How to maximize the impact of your sample

  • Bring it up early. Tell your surgeon/oncologist you’re interested in donating to research/biobanking before the procedure date.
  • Ask for coordination. If multiple teams need samples, they should plan together so each slice is used efficiently.
  • Consider multi-timepoint blood draws. Longitudinal liquid biopsies help scientists understand how tumors change.
  • Share your story. Clinical context (medications, prior therapies, symptoms) adds crucial meaning to lab data.

What to expect (realistically)

  • Not every sample can do every test. Small biopsies or heavily treated tissue may limit some analyses.
  • Organoids may not always grow, and growth can be slow, especially for low-grade NETs.
  • Research results are usually not immediate and often aren’t returned to your medical record unless performed in a certified clinical lab.

Common myths—cleared up

  • “If I donate tissue, I’ll have less for diagnosis.”
    Pathology gets what it needs first. Research uses excess tissue or pre-planned extra cores when safe.
  • “Research samples reveal my identity.”
    Studies use coded, de-identified samples. Personal details are protected by strict ethics and data-sharing rules.
  • “Only tumor tissue matters.”
    Blood (and sometimes normal tissue nearby) is key to understanding the immune response and building better non-invasive tests.

Bottom line

In neuroendocrine cancer research, the quality of the science begins at the bedside: good methods lead to better medicine. The way your tissue and blood are collected, documented, and shared determines what scientists can learn and how fast that learning helps patients. By asking a few focused questions and opting into biobanking when it’s right for you, you become a co-author of future breakthroughs.

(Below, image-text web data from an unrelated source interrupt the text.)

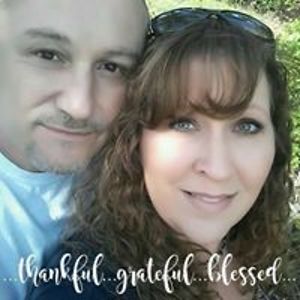 denise_conrad avatar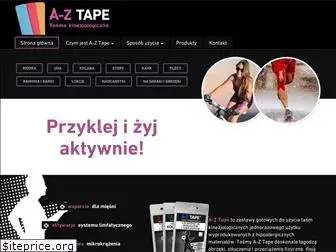 aztape.pl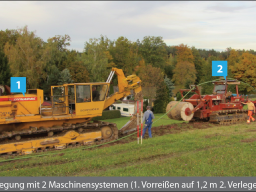 2m-system_wustenrot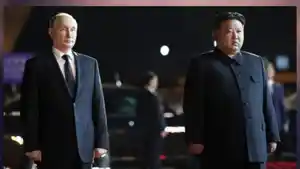 191124-Putin-Kim.jpg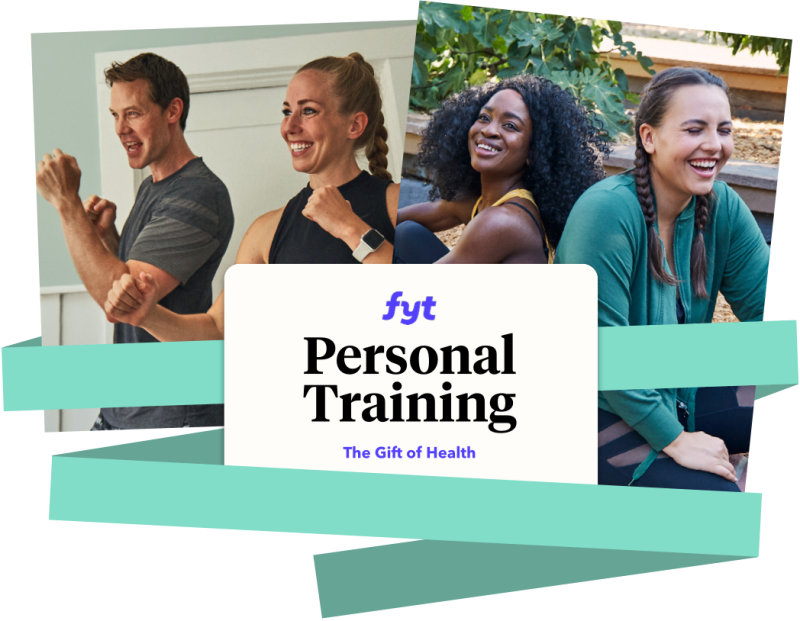 Best Gifts For Personal Trainers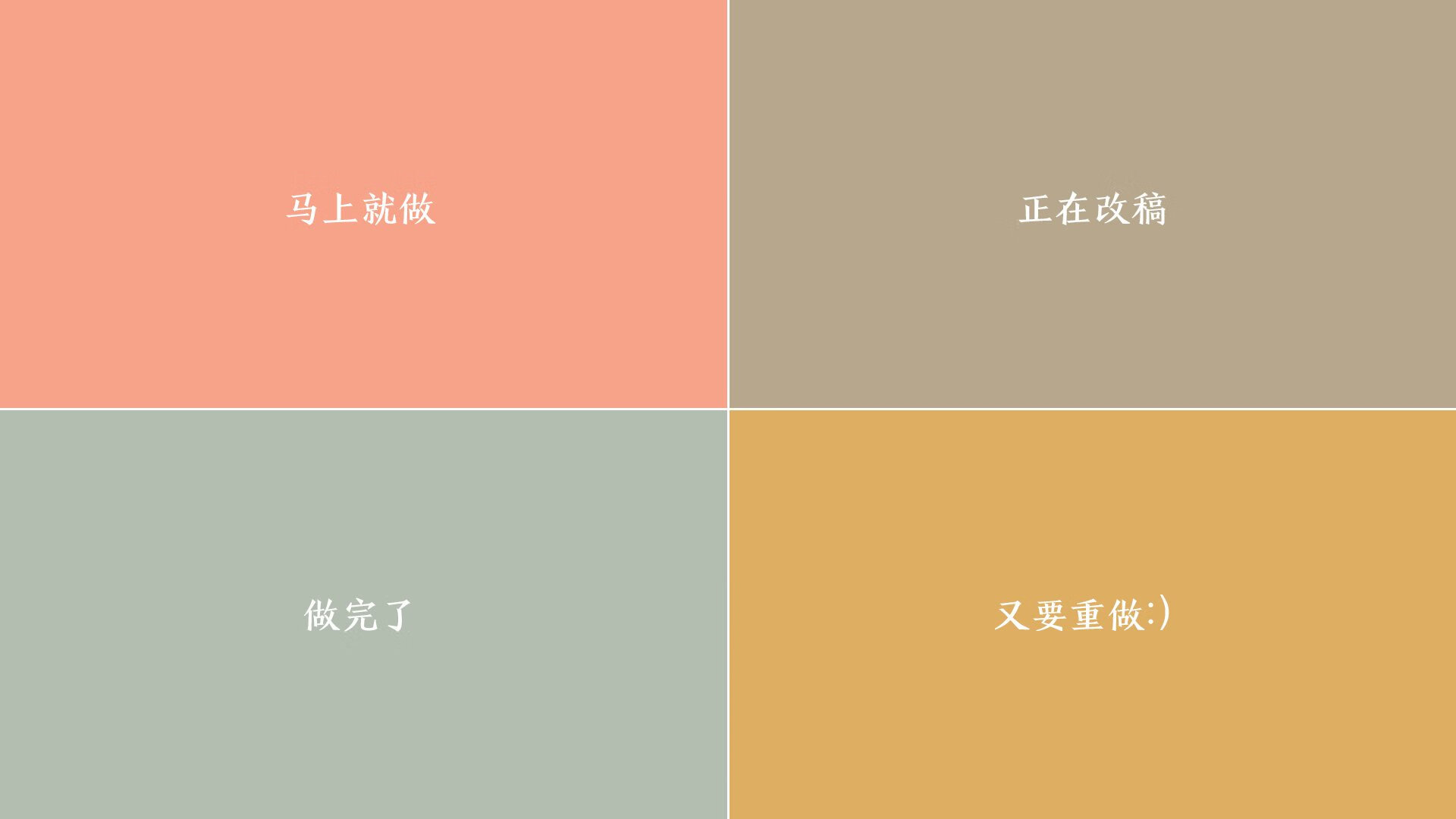 赛事评论员分析：中超哪支队伍最具爆发力，中超比较厉害的球队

If you’re a patient who wants to help accelerate neuroendocrine cancer research, there are several responsible ways to make your samples count:

  • Ask your care team whether your hospital participates in a biobanking program or clinical trial that collects tissue and blood for research. 
  • Explore active clinical trials that include tissue or liquid biopsy collection. You can find these at ClinicalTrials.gov by searching for “neuroendocrine tumor” or “neuroendocrine carcinoma” and filtering for studies that mention biopsy, tissue collection, or biobank.
  • Donate leftover tissue through Pattern.org — a nonprofit platform that allows patients to directly and safely contribute their leftover tumor tissue and blood to cancer research centers. Pattern.org coordinates with your hospital after diagnostic needs are met and covers all shipping and logistics. For many patients, Pattern.org is the simplest way to ensure your tissue reaches scientists working to develop better diagnostics and treatments for neuroendocrine cancer.
  • Talk with your treating team early, before a biopsy or surgery, about your interest in supporting research, so the appropriate permissions and handling steps can be arranged ahead of time.

NETRF does not collect or store tissue samples, nor can we coordinate individual donations or retrieval from hospitals. Our role is to fund, connect, and amplify the scientists and biobanks that make use of these precious materials. But the choice to share your samples, whether through your care center, a clinical study, or a platform like Pattern.org, can help unlock discoveries that improve care for every person living with neuroendocrine cancer.

Good methods begin with good samples — and good samples begin with you.